Reproduce the listing verbatim.

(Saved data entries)

○ ○ ○ ○

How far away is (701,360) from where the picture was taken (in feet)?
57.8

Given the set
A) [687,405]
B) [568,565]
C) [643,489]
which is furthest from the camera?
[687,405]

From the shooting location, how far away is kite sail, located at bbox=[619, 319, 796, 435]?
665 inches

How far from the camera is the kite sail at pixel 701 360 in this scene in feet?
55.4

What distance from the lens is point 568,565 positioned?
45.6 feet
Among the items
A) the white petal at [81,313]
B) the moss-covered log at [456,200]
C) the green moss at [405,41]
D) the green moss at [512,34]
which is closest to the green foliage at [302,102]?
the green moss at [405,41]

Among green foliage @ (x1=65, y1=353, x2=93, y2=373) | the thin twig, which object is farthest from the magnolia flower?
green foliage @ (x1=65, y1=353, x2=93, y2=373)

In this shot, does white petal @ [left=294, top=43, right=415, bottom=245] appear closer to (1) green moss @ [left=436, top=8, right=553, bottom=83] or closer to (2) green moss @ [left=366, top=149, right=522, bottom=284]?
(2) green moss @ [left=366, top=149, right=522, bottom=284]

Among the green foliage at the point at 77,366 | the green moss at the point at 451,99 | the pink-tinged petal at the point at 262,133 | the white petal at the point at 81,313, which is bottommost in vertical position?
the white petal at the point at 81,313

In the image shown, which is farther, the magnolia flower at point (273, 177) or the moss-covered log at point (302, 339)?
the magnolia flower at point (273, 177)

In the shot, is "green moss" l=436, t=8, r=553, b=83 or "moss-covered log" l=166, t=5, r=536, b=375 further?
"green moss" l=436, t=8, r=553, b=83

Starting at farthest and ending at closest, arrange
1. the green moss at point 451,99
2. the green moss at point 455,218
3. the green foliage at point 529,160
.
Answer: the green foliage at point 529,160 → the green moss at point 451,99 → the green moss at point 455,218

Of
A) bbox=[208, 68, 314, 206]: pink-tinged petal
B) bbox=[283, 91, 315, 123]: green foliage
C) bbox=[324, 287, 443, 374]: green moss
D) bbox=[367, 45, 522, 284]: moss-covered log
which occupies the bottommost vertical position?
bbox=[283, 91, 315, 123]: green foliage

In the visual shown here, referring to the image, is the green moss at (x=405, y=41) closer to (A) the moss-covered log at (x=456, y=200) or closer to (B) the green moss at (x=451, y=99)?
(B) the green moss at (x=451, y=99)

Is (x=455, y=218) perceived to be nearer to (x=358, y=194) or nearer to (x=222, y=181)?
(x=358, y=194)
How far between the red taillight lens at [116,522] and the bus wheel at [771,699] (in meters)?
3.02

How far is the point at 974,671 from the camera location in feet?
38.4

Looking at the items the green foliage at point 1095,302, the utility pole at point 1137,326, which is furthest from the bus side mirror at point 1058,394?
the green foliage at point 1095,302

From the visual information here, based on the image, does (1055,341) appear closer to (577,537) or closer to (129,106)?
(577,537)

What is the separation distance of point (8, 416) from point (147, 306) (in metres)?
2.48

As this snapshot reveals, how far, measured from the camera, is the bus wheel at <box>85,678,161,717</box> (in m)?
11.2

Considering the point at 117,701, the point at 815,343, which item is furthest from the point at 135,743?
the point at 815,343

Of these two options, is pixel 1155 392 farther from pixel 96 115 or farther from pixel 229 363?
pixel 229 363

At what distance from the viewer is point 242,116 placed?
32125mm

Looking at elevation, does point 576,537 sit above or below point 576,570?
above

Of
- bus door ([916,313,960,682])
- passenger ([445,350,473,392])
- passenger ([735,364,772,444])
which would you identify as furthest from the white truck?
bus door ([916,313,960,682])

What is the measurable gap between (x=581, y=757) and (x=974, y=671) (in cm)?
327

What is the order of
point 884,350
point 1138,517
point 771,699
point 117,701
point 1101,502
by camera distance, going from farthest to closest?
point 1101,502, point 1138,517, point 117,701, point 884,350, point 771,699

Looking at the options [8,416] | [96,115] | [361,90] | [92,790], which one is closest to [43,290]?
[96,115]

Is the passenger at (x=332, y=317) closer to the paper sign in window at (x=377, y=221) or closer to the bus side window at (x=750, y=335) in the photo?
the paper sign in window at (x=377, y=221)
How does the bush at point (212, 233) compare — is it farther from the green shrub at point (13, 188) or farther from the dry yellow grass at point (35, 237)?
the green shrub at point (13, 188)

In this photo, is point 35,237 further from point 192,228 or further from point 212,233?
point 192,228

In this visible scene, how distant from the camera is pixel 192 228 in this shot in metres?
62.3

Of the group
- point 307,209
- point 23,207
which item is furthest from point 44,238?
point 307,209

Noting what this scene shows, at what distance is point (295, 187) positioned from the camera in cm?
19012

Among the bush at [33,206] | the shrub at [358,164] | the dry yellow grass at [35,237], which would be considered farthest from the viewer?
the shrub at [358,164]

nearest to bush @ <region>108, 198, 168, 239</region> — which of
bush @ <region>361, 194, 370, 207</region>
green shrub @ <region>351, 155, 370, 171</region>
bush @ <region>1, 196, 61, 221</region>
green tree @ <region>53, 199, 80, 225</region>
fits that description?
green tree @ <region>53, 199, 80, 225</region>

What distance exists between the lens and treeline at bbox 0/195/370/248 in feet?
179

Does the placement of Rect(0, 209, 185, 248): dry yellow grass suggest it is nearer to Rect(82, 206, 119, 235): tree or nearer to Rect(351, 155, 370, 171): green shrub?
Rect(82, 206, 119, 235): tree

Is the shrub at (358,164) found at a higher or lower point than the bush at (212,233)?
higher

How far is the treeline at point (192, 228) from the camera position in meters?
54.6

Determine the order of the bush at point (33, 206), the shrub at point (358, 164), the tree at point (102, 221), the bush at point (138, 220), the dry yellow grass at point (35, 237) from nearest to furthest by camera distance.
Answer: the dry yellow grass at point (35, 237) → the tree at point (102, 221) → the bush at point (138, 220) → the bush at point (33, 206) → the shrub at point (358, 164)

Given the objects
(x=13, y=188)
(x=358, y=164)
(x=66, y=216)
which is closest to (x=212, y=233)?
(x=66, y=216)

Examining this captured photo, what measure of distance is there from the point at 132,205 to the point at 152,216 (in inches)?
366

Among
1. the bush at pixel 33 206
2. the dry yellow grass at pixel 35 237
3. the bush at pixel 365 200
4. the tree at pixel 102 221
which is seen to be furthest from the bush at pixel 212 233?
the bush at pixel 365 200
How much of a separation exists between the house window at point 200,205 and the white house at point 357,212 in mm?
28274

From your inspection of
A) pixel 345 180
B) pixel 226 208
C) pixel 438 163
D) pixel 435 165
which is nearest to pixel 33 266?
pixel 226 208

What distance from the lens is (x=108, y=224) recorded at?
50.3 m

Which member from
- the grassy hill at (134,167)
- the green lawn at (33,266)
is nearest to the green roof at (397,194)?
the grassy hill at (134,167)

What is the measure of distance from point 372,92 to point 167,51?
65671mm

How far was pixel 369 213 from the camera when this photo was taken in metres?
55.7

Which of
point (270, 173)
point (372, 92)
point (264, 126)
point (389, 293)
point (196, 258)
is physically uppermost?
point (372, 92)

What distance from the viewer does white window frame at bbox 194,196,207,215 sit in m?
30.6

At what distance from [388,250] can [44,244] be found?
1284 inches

○ ○ ○ ○

- [Result below]:
How far away is (701,360) from where the picture was taken (in feet)?
57.8

Given the set
A) [687,405]
B) [568,565]
C) [643,489]
which is furthest from the camera?
[687,405]

From the shooting location, how far away is kite sail, located at bbox=[619, 319, 796, 435]?
665 inches

How far from the camera is the kite sail at pixel 701 360 in this scene in feet?
55.4

What distance from the lens is point 568,565 positioned?
45.6 feet
Among the items
A) the white petal at [81,313]
B) the moss-covered log at [456,200]
C) the green moss at [405,41]
D) the green moss at [512,34]
which is closest to the green foliage at [302,102]?
the green moss at [405,41]

Among green foliage @ (x1=65, y1=353, x2=93, y2=373) | the thin twig, which object is farthest from the magnolia flower?
green foliage @ (x1=65, y1=353, x2=93, y2=373)

In this shot, does white petal @ [left=294, top=43, right=415, bottom=245] appear closer to (1) green moss @ [left=436, top=8, right=553, bottom=83] or closer to (2) green moss @ [left=366, top=149, right=522, bottom=284]?
(2) green moss @ [left=366, top=149, right=522, bottom=284]

Among the green foliage at the point at 77,366 | the green moss at the point at 451,99 | the pink-tinged petal at the point at 262,133 | the white petal at the point at 81,313, which is bottommost in vertical position?
the white petal at the point at 81,313

In the image shown, which is farther, the magnolia flower at point (273, 177) or the moss-covered log at point (302, 339)?
the magnolia flower at point (273, 177)

In the shot, is "green moss" l=436, t=8, r=553, b=83 or "moss-covered log" l=166, t=5, r=536, b=375 further?
"green moss" l=436, t=8, r=553, b=83

Starting at farthest and ending at closest, arrange
1. the green moss at point 451,99
2. the green moss at point 455,218
3. the green foliage at point 529,160
.
Answer: the green foliage at point 529,160 → the green moss at point 451,99 → the green moss at point 455,218

Of
A) bbox=[208, 68, 314, 206]: pink-tinged petal
B) bbox=[283, 91, 315, 123]: green foliage
C) bbox=[324, 287, 443, 374]: green moss
D) bbox=[367, 45, 522, 284]: moss-covered log
which occupies the bottommost vertical position?
bbox=[283, 91, 315, 123]: green foliage

In the visual shown here, referring to the image, is the green moss at (x=405, y=41) closer to (A) the moss-covered log at (x=456, y=200) or closer to (B) the green moss at (x=451, y=99)?
(B) the green moss at (x=451, y=99)

Is (x=455, y=218) perceived to be nearer to (x=358, y=194) or nearer to (x=222, y=181)?
(x=358, y=194)
How far between the red taillight lens at [116,522] and the bus wheel at [771,699] (in meters)?
3.02

How far is the point at 974,671 from the camera location in feet?
38.4

Looking at the items the green foliage at point 1095,302, the utility pole at point 1137,326, which is furthest from the bus side mirror at point 1058,394?
the green foliage at point 1095,302

From the visual information here, based on the image, does (1055,341) appear closer to (577,537) or closer to (129,106)?
(577,537)

What is the separation distance of point (8, 416) from point (147, 306) (in metres)?
2.48

As this snapshot reveals, how far, measured from the camera, is the bus wheel at <box>85,678,161,717</box> (in m)?
11.2

Considering the point at 117,701, the point at 815,343, which item is furthest from the point at 135,743?
the point at 815,343

Of these two options, is pixel 1155 392 farther from pixel 96 115 or farther from pixel 229 363?
pixel 229 363

At what distance from the viewer is point 242,116 placed?
32125mm

Looking at elevation, does point 576,537 sit above or below point 576,570?
above

Of
- bus door ([916,313,960,682])
- passenger ([445,350,473,392])
- passenger ([735,364,772,444])
which would you identify as furthest from the white truck?
bus door ([916,313,960,682])

What is the measurable gap between (x=581, y=757) and (x=974, y=671) (in cm)?
327

What is the order of
point 884,350
point 1138,517
point 771,699
point 117,701
point 1101,502
by camera distance, going from farthest to closest?
point 1101,502, point 1138,517, point 117,701, point 884,350, point 771,699

Looking at the options [8,416] | [96,115] | [361,90] | [92,790], which one is closest to [43,290]?
[96,115]

Is the passenger at (x=332, y=317) closer to the paper sign in window at (x=377, y=221) or closer to the bus side window at (x=750, y=335) in the photo?
the paper sign in window at (x=377, y=221)
How does the bush at point (212, 233) compare — is it farther from the green shrub at point (13, 188) or farther from the dry yellow grass at point (35, 237)?
the green shrub at point (13, 188)

In this photo, is point 35,237 further from point 192,228 or further from point 212,233?
point 192,228

In this visible scene, how distant from the camera is pixel 192 228 in this shot in metres?
62.3

Of the group
- point 307,209
- point 23,207
which item is furthest from point 44,238?
point 307,209

Noting what this scene shows, at what distance is point (295, 187) positioned from the camera in cm?
19012

Among the bush at [33,206] | the shrub at [358,164] | the dry yellow grass at [35,237], which would be considered farthest from the viewer?
the shrub at [358,164]

nearest to bush @ <region>108, 198, 168, 239</region> — which of
bush @ <region>361, 194, 370, 207</region>
green shrub @ <region>351, 155, 370, 171</region>
bush @ <region>1, 196, 61, 221</region>
green tree @ <region>53, 199, 80, 225</region>
fits that description?
green tree @ <region>53, 199, 80, 225</region>

What distance exists between the lens and treeline at bbox 0/195/370/248 in feet?
179

Does the placement of Rect(0, 209, 185, 248): dry yellow grass suggest it is nearer to Rect(82, 206, 119, 235): tree or nearer to Rect(351, 155, 370, 171): green shrub?
Rect(82, 206, 119, 235): tree

Is the shrub at (358,164) found at a higher or lower point than the bush at (212,233)?
higher

How far is the treeline at point (192, 228) from the camera position in meters?
54.6

Determine the order of the bush at point (33, 206), the shrub at point (358, 164), the tree at point (102, 221), the bush at point (138, 220), the dry yellow grass at point (35, 237) from nearest to furthest by camera distance.
Answer: the dry yellow grass at point (35, 237) → the tree at point (102, 221) → the bush at point (138, 220) → the bush at point (33, 206) → the shrub at point (358, 164)

Given the objects
(x=13, y=188)
(x=358, y=164)
(x=66, y=216)
which is closest to (x=212, y=233)?
(x=66, y=216)

Examining this captured photo, what measure of distance is there from the point at 132,205 to the point at 152,216 (in inches)?
366

Among
1. the bush at pixel 33 206
2. the dry yellow grass at pixel 35 237
3. the bush at pixel 365 200
4. the tree at pixel 102 221
which is seen to be furthest from the bush at pixel 212 233?
the bush at pixel 365 200
How much of a separation exists between the house window at point 200,205 and the white house at point 357,212 in mm?
28274

From your inspection of
A) pixel 345 180
B) pixel 226 208
C) pixel 438 163
D) pixel 435 165
which is nearest to pixel 33 266?
pixel 226 208

What distance from the lens is (x=108, y=224) recorded at?
50.3 m

Which member from
- the grassy hill at (134,167)
- the green lawn at (33,266)
is nearest to the green roof at (397,194)?
the grassy hill at (134,167)

What is the measure of distance from point 372,92 to point 167,51?
65671mm

How far was pixel 369 213 from the camera when this photo was taken in metres?
55.7

Which of
point (270, 173)
point (372, 92)
point (264, 126)
point (389, 293)
point (196, 258)
is physically uppermost?
point (372, 92)

What distance from the viewer does white window frame at bbox 194,196,207,215 sit in m?
30.6

At what distance from [388,250] can [44,244] be found?
1284 inches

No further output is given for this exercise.